>>>>
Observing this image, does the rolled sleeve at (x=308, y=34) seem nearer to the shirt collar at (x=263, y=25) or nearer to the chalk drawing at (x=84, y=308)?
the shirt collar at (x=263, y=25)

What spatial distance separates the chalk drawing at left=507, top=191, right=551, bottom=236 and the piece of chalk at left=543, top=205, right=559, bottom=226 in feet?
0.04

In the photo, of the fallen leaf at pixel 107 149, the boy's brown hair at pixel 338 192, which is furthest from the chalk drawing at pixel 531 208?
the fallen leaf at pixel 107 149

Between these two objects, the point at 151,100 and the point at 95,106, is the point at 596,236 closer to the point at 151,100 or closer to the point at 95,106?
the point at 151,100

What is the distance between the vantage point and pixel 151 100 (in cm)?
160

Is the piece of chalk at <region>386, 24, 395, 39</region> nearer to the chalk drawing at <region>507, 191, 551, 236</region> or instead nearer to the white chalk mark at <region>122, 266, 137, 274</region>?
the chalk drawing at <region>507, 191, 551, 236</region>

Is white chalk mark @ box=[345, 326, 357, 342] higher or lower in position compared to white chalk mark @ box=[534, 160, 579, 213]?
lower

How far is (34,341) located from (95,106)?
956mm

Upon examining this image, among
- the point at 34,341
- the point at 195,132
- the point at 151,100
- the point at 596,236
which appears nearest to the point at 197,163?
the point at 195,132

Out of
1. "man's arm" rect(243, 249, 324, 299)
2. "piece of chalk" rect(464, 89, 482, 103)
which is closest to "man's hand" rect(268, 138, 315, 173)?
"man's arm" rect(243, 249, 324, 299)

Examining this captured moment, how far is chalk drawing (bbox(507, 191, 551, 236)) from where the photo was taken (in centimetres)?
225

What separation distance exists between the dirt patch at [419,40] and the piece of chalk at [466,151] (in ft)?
<<<<
> _What you will do_: Can you reproduce every item above line for line, without changing a single character?

> _Reply_:
Observing this image, does the rolled sleeve at (x=308, y=34) seem nearer to the shirt collar at (x=263, y=25) or nearer to the chalk drawing at (x=84, y=308)?
the shirt collar at (x=263, y=25)

What spatial distance separates the chalk drawing at left=507, top=191, right=551, bottom=236 and the piece of chalk at left=543, top=205, right=559, bottom=226 in feet?
0.04

In the photo, of the fallen leaf at pixel 107 149, the boy's brown hair at pixel 338 192, which is furthest from the chalk drawing at pixel 531 208?
the fallen leaf at pixel 107 149

Between these two objects, the point at 151,100 and the point at 95,106, is the point at 596,236 closer to the point at 151,100 or closer to the point at 95,106?
the point at 151,100

What is the distance between the vantage point and pixel 151 100 (in cm)?
160

Is the piece of chalk at <region>386, 24, 395, 39</region> nearer to the chalk drawing at <region>507, 191, 551, 236</region> or instead nearer to the white chalk mark at <region>122, 266, 137, 274</region>?
the chalk drawing at <region>507, 191, 551, 236</region>

Is white chalk mark @ box=[345, 326, 357, 342] higher or lower in position compared to white chalk mark @ box=[534, 160, 579, 213]?
lower

How far is (34,341) located from (95,106)?
956mm

Upon examining this image, among
- the point at 34,341
- the point at 195,132
- the point at 151,100
- the point at 596,236
which appears nearest to the point at 197,163?
the point at 195,132

Out of
1. "man's arm" rect(243, 249, 324, 299)
2. "piece of chalk" rect(464, 89, 482, 103)
which is closest to "man's hand" rect(268, 138, 315, 173)?
"man's arm" rect(243, 249, 324, 299)

Examining this captured moment, how far is chalk drawing (bbox(507, 191, 551, 236)) from where the photo was taken (in centimetres)?
225

What separation distance exists between the dirt patch at [419,40] and the piece of chalk at [466,151] (in ft)?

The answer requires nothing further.